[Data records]
|---|

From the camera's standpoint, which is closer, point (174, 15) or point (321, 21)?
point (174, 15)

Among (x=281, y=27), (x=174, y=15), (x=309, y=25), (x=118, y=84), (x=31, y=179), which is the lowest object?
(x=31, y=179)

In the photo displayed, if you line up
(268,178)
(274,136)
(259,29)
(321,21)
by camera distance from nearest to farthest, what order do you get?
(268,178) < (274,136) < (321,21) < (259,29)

|---|

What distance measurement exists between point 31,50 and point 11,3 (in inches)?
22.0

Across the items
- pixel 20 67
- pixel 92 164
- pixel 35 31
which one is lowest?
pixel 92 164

|---|

WORK INSTRUCTIONS
Please recast the lines starting with the one that contains "From the camera's" and going on through the one that contains "(268,178) < (274,136) < (321,21) < (259,29)" as a JSON list of strings, one string per line, with blank lines left out.

ANSWER TO THE EXERCISE
[
  "From the camera's standpoint, which is closer, point (174, 15) or point (321, 21)?",
  "point (174, 15)",
  "Among (x=281, y=27), (x=174, y=15), (x=309, y=25), (x=118, y=84), (x=31, y=179), which is the lowest object?",
  "(x=31, y=179)",
  "In the photo displayed, if you line up",
  "(268,178)",
  "(274,136)",
  "(259,29)",
  "(321,21)",
  "by camera distance from nearest to farthest, what order do you get?",
  "(268,178) < (274,136) < (321,21) < (259,29)"
]